■ OBJECTIVE
Identify the line with "What is the magnitude"; copy word for word that line and every one after it, to the end of the listing. Exclude pictures.

■ RAW RECORDS
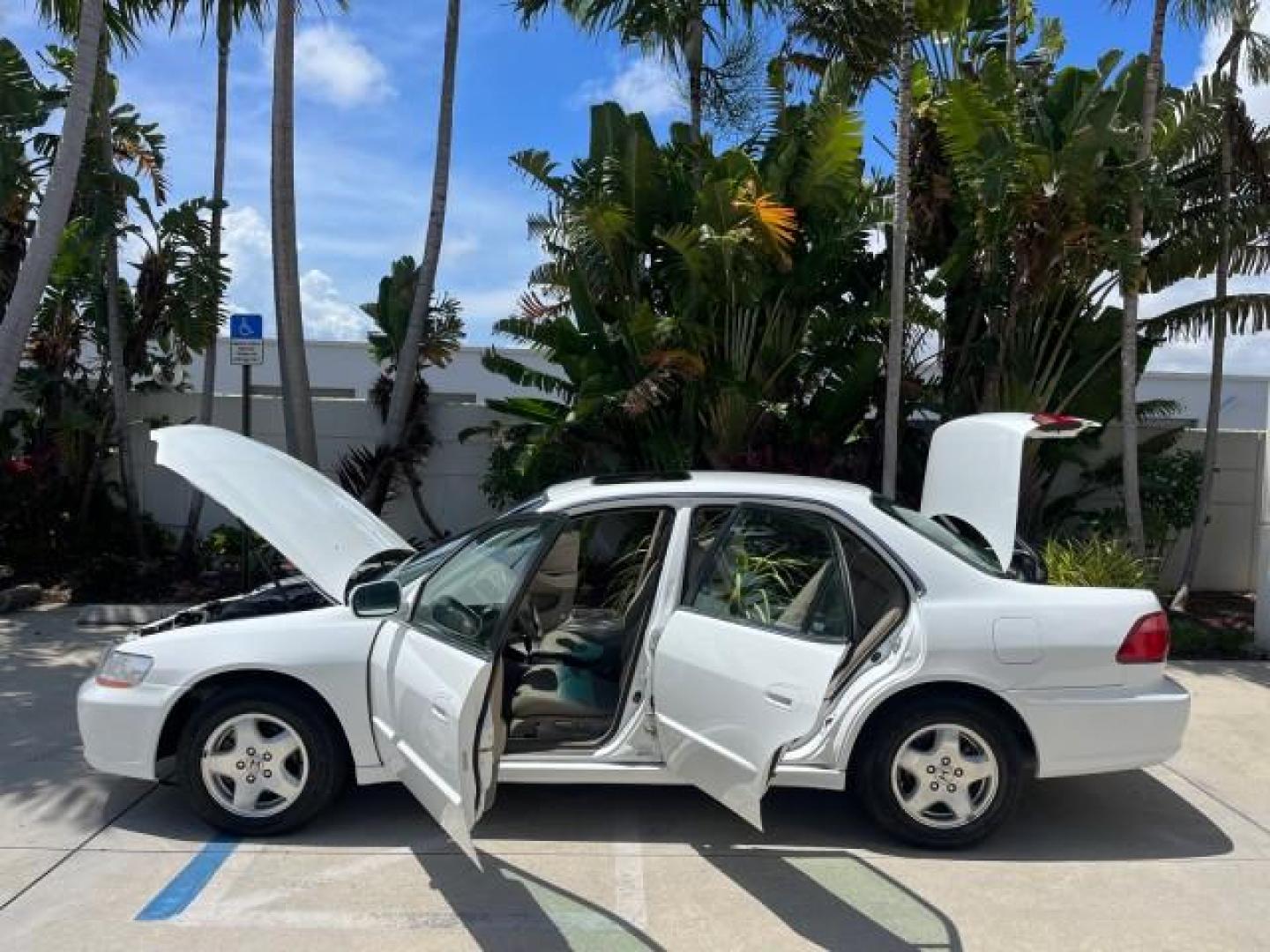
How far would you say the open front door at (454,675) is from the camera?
3.76 m

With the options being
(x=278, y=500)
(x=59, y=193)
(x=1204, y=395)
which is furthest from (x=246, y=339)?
(x=1204, y=395)

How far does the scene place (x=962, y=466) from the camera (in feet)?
17.9

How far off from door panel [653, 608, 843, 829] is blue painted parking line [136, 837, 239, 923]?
6.15ft

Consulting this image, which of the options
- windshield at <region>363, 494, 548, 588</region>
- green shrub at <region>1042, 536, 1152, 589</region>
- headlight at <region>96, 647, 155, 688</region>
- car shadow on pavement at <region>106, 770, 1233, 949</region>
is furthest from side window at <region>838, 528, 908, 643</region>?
green shrub at <region>1042, 536, 1152, 589</region>

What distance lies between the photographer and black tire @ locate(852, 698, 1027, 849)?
4457 mm

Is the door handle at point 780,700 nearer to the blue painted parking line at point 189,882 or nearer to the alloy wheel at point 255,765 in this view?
the alloy wheel at point 255,765

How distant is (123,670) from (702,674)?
2.52 meters

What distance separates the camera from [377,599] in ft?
14.7

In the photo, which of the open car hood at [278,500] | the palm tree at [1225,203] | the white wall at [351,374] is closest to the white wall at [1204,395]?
the palm tree at [1225,203]

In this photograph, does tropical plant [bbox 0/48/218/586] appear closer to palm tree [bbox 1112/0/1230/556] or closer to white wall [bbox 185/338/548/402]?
white wall [bbox 185/338/548/402]

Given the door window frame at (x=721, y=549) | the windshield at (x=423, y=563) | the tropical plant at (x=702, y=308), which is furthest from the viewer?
the tropical plant at (x=702, y=308)

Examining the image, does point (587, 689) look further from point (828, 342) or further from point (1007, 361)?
point (1007, 361)

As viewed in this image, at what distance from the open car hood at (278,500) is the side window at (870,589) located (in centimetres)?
222

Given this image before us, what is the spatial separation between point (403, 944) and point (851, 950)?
A: 5.11 ft
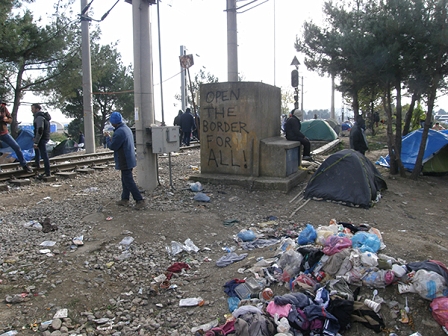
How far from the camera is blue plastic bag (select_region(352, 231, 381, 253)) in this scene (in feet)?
14.5

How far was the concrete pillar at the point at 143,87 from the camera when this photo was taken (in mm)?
8016

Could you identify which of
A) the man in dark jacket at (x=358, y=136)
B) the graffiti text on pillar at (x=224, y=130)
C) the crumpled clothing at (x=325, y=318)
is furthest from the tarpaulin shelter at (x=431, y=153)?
the crumpled clothing at (x=325, y=318)

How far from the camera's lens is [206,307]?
4133 millimetres

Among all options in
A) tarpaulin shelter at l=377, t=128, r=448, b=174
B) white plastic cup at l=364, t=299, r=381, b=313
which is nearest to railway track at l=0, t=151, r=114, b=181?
white plastic cup at l=364, t=299, r=381, b=313

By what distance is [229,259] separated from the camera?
5.18 m

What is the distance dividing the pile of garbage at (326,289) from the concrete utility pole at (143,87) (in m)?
4.31

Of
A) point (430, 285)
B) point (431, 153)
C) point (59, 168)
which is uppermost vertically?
point (431, 153)

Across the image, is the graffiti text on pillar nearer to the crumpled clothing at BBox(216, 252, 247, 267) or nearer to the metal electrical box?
the metal electrical box

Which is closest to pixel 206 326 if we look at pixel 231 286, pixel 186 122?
pixel 231 286

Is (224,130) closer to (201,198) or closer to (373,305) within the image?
(201,198)

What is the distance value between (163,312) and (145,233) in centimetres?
200

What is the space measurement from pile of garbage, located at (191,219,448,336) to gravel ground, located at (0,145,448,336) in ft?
0.37

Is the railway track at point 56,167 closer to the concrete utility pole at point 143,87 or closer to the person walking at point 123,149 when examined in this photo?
the concrete utility pole at point 143,87

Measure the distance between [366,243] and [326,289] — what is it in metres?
1.01
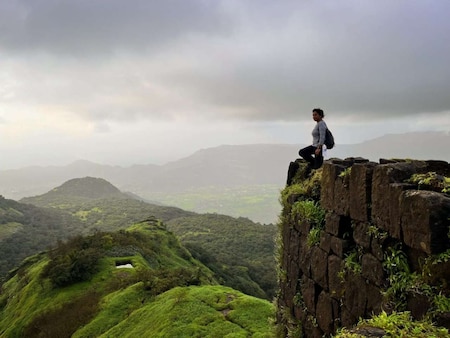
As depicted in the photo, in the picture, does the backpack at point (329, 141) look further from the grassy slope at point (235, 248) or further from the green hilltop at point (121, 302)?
the grassy slope at point (235, 248)

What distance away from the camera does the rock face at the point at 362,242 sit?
5.53m

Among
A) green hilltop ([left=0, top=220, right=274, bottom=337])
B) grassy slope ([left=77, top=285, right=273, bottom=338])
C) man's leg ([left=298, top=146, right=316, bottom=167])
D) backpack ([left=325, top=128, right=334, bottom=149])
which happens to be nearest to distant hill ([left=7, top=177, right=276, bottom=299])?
green hilltop ([left=0, top=220, right=274, bottom=337])

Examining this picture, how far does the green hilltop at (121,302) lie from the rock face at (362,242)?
4.06 m

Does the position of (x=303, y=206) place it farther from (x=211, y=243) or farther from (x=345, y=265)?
(x=211, y=243)

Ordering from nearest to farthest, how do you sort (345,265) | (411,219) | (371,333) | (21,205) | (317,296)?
1. (371,333)
2. (411,219)
3. (345,265)
4. (317,296)
5. (21,205)

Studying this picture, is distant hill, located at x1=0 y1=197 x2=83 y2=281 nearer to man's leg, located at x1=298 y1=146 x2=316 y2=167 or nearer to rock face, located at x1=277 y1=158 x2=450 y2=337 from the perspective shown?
man's leg, located at x1=298 y1=146 x2=316 y2=167

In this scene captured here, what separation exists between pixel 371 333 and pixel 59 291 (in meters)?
42.7

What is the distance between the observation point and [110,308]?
30719 millimetres

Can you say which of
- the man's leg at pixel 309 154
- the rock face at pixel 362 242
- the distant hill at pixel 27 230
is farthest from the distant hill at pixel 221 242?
the rock face at pixel 362 242

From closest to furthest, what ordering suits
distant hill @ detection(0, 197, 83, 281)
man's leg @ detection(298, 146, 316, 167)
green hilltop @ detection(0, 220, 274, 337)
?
man's leg @ detection(298, 146, 316, 167)
green hilltop @ detection(0, 220, 274, 337)
distant hill @ detection(0, 197, 83, 281)

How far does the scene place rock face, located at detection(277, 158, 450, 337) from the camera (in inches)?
218

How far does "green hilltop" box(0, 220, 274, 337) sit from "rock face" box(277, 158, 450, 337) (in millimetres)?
4058

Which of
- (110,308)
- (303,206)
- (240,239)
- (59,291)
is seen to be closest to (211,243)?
(240,239)

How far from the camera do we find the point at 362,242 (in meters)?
7.08
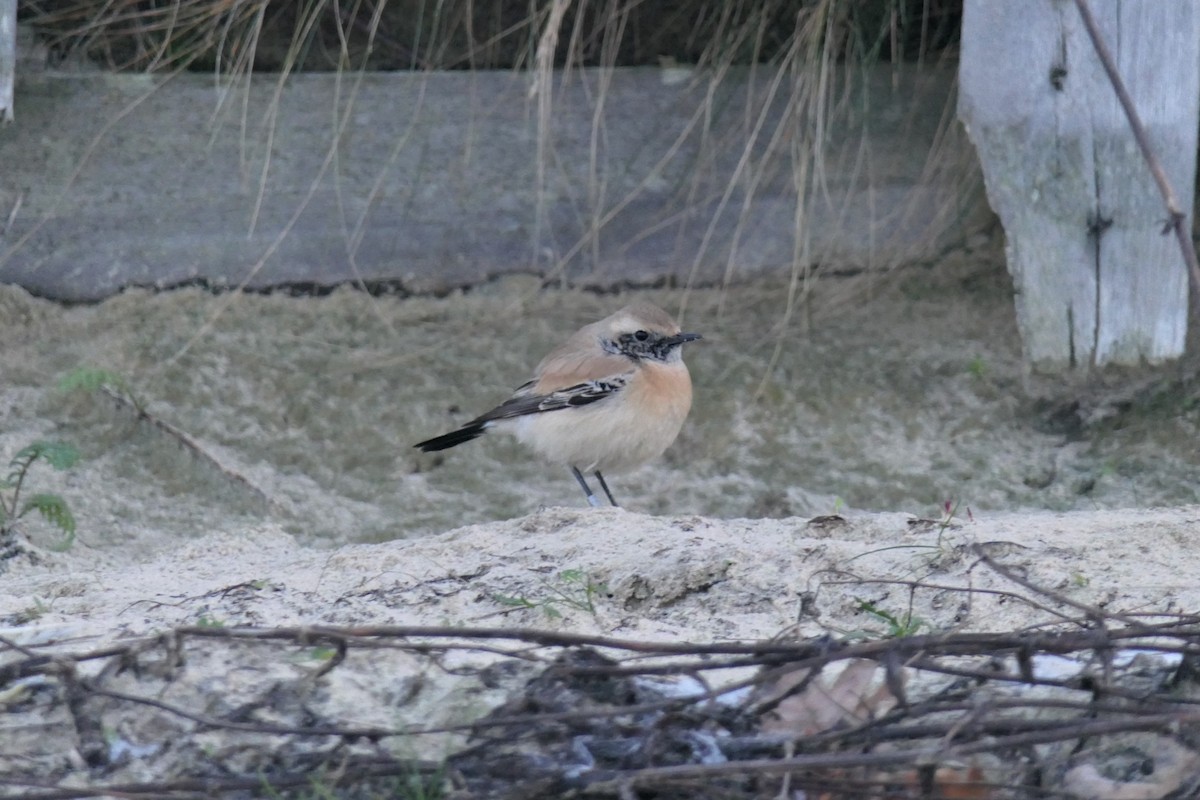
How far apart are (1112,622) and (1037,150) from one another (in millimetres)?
2387

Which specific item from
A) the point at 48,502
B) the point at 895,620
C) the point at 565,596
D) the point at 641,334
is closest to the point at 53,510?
the point at 48,502

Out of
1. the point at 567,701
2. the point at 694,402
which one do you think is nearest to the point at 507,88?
the point at 694,402

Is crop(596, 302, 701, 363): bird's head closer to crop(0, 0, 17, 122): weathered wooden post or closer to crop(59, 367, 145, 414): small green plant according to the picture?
crop(59, 367, 145, 414): small green plant

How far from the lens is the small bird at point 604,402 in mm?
5766

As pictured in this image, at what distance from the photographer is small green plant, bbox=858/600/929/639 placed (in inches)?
124

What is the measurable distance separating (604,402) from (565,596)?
2.29 metres

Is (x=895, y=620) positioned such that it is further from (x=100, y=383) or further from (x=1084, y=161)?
(x=100, y=383)

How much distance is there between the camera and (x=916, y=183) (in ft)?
20.9

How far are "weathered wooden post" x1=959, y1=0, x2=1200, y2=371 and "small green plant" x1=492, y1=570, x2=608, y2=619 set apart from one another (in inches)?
91.8

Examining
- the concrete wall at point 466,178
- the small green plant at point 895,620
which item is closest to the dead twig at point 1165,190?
the small green plant at point 895,620

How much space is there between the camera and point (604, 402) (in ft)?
19.2

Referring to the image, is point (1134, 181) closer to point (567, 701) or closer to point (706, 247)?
point (706, 247)

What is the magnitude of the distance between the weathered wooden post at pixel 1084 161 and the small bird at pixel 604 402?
1.28 m

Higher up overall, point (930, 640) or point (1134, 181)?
point (1134, 181)
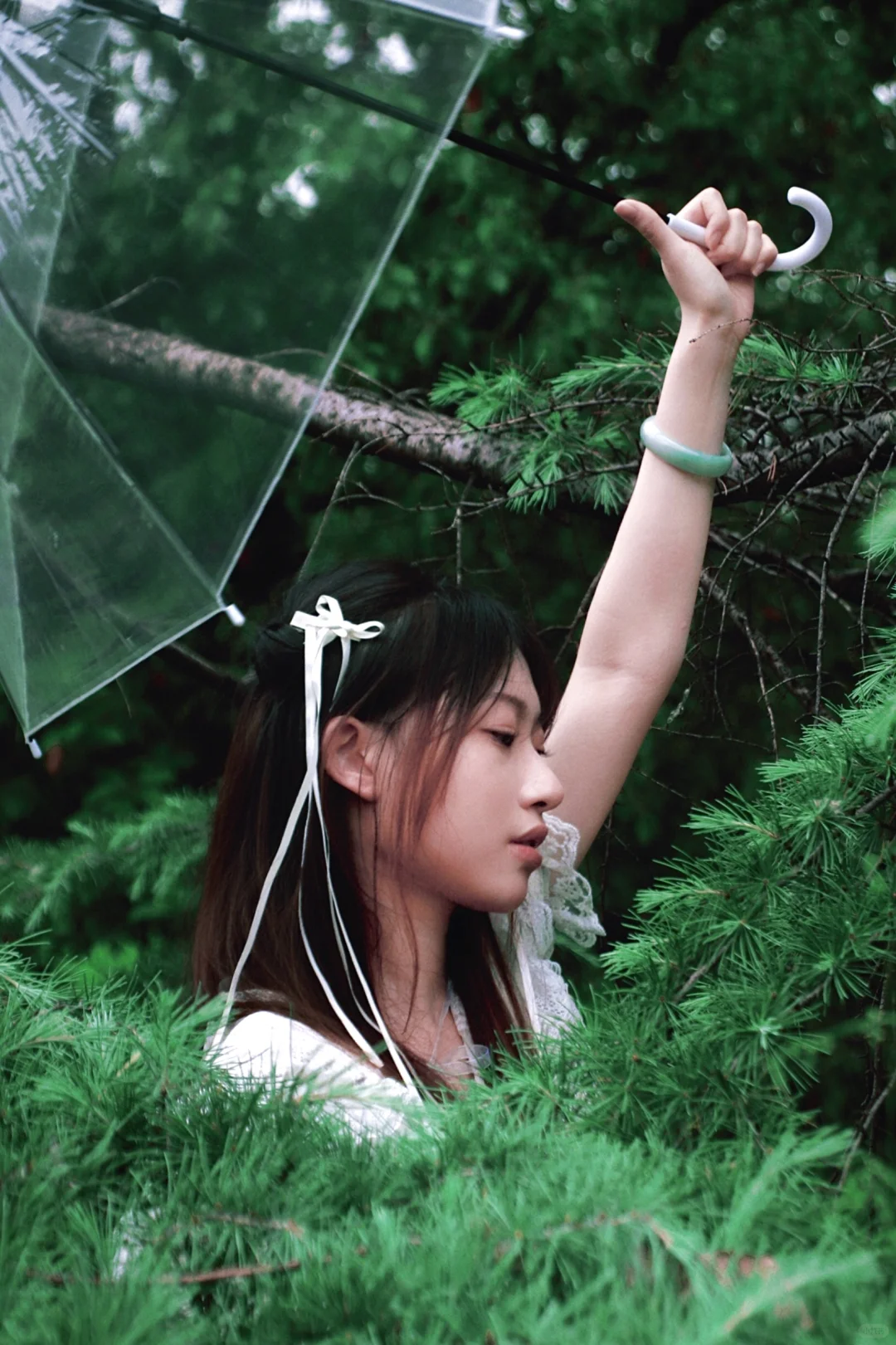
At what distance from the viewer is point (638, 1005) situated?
3.05 ft

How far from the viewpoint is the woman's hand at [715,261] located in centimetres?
141

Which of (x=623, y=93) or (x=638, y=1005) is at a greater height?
(x=623, y=93)

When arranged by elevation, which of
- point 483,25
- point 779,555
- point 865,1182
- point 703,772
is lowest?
point 703,772

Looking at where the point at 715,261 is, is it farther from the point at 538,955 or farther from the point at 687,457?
the point at 538,955

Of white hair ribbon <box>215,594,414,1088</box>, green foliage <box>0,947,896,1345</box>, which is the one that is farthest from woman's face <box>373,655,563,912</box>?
green foliage <box>0,947,896,1345</box>

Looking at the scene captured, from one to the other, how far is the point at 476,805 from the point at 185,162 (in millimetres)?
791

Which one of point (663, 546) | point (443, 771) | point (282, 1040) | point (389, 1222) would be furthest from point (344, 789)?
point (389, 1222)

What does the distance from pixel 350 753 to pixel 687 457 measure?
0.50m

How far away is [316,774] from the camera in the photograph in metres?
1.37

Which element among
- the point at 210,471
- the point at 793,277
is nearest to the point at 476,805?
the point at 210,471

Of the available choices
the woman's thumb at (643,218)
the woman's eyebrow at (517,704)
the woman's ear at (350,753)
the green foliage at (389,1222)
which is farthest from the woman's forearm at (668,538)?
the green foliage at (389,1222)

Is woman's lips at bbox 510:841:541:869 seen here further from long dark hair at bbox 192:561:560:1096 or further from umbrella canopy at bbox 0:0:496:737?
umbrella canopy at bbox 0:0:496:737

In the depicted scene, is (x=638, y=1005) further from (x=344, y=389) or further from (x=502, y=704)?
(x=344, y=389)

■ TASK SOLUTION
What is the magnitude of the distance between the weathered wooden post at pixel 1084 161 and the small bird at pixel 604 402?
1.28 m

Higher up overall, point (930, 640) or point (1134, 181)?
point (1134, 181)
At what distance from the viewer is point (638, 1005) situated?
3.05 ft

How far from the viewpoint is the woman's hand at [715,261] located in centimetres?
141

Which of (x=623, y=93) or (x=638, y=1005) is at a greater height?
(x=623, y=93)

When arranged by elevation, which of
- point 483,25
- point 779,555
- point 865,1182
- point 703,772
is lowest?
point 703,772

Looking at where the point at 715,261 is, is it farther from the point at 538,955 or farther from the point at 687,457?
the point at 538,955

Of white hair ribbon <box>215,594,414,1088</box>, green foliage <box>0,947,896,1345</box>, which is the one that is farthest from woman's face <box>373,655,563,912</box>?
green foliage <box>0,947,896,1345</box>

Looking at the scene captured, from one to the other, how far is the point at 476,805 from the point at 185,162 (in millimetres)?
791

Which one of point (663, 546) | point (443, 771) | point (282, 1040) | point (389, 1222) would be furthest from point (344, 789)?
point (389, 1222)

What does the distance from pixel 350 753 to pixel 687 457 measure?
0.50m

How far away is [316,774] from the camera in the photograph in metres?
1.37

Which element among
- the point at 210,471
- the point at 793,277
is nearest to the point at 476,805?
the point at 210,471

Of the available choices
the woman's thumb at (643,218)
the woman's eyebrow at (517,704)
the woman's ear at (350,753)
the green foliage at (389,1222)
which is farthest from the woman's forearm at (668,538)?
the green foliage at (389,1222)

Is woman's lips at bbox 510:841:541:869 seen here further from long dark hair at bbox 192:561:560:1096 or further from umbrella canopy at bbox 0:0:496:737?
umbrella canopy at bbox 0:0:496:737

In the depicted scene, is (x=638, y=1005) further from (x=344, y=389) or further from (x=502, y=704)?
(x=344, y=389)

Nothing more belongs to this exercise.